First, you'll need to unbuffer STDOUT, and then you'll need to close STDOUT in the child (if you don't unbuffer, when you close STDOUT in the child, the buffer will be flushed and you may get some duplicate output.) Also your parent should just exit, and then the child will be left to do its thing in the background.
Something like this should work
local $| = 1;
if($pid = fork()) {
#Do some parent stuff
exit;
}
else { #Child
close(STDOUT);
#Do child stuff
}
Hope that helps.
cephas | [reply] [d/l] |
Usually, if the parent forks and then exits, leaving the child to exec some external program, the browser should usually never see the output of the child process, because the exiting of the parent signals the end of the request as far as the web server is concerned.
The exception to this is Windows, where fork is emulated. In this case, the parent's call to exit will not cause the parent to exit until the child exits first, allowing the child's output to appear in the browser. At least that's my suspicion.
As another poster mentioned, the "fix" to this is just to keep the child from priting anything. Close STDOUT (and maybe STDERR) before exec'ing for instance. | [reply] |
You might be better off rewriting your background process
into a simple daemon. Then you can submit the task to it
and then collect it when it's done.
If the CGI gets alot of activity this model will also help
reduce the load from forking. If you really felt like
investing the time you could then extend that so that your
compute intensive task could run on a seperate machine.

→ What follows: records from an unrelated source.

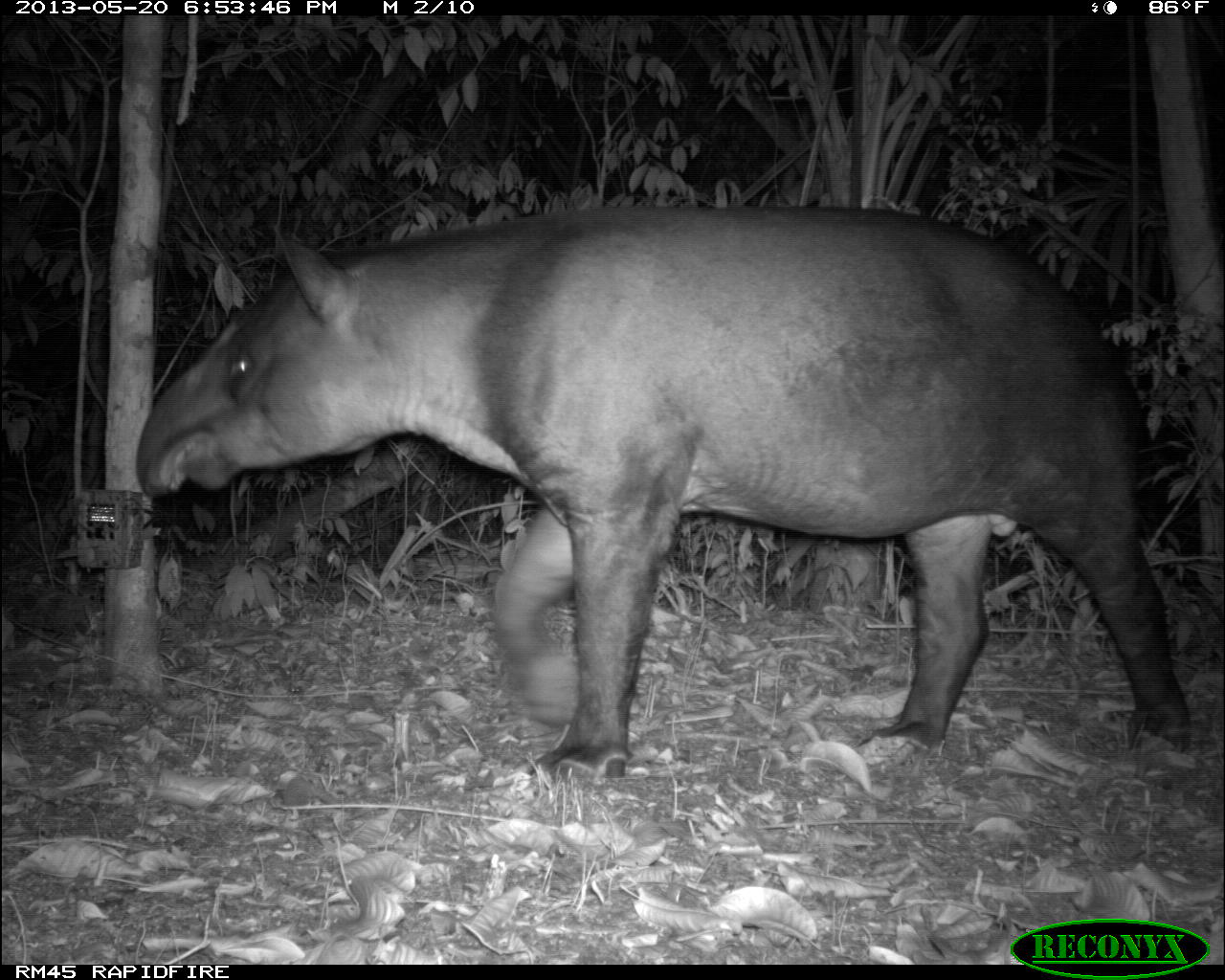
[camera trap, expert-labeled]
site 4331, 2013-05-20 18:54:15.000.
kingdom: Animalia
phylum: Chordata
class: Mammalia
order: Perissodactyla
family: Tapiridae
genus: Tapirus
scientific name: Tapirus bairdii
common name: baird's tapir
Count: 1.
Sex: male.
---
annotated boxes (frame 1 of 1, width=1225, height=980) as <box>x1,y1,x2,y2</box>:
tapirus bairdii: <box>130,204,1193,793</box>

And then you could, oh, wait, any more than that and
you'd be better off with an application server :-) | [reply] |
How to resolve this depends on where you want the background process to write to, I guess. In any case, the child should close STDOUT so that the webserver is not waiting for output from it. | [reply] |
You might like to check out Apache::SubProcess which does
not seem too well documented, but I am looking at using it as a way
to do the same from within a mod_perl environment.

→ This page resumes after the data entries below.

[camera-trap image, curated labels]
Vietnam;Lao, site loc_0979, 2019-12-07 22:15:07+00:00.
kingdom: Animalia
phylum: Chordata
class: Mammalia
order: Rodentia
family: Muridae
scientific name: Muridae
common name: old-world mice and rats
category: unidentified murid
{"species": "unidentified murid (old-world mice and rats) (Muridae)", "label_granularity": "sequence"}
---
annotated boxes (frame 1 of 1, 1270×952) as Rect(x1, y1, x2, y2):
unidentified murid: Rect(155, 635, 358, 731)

The module overrides system() and creates a process from within
perl which I believe is completely detached from the calling
program. In mod_perl, if you fork() you can destroy the gains
you made by using mod_perl in the first place, and so encapsulation
in a perl module is recommended. If you are having trouble
getting your process detached (memory-wise, and stdin/stdout/stderr-wise)
why not try it out?
If anyone else has experience with Apache::SubProcess() I'd
sure like to hear about it too! The mod_perl guide has a memo
the author wrote that he needs to study it too!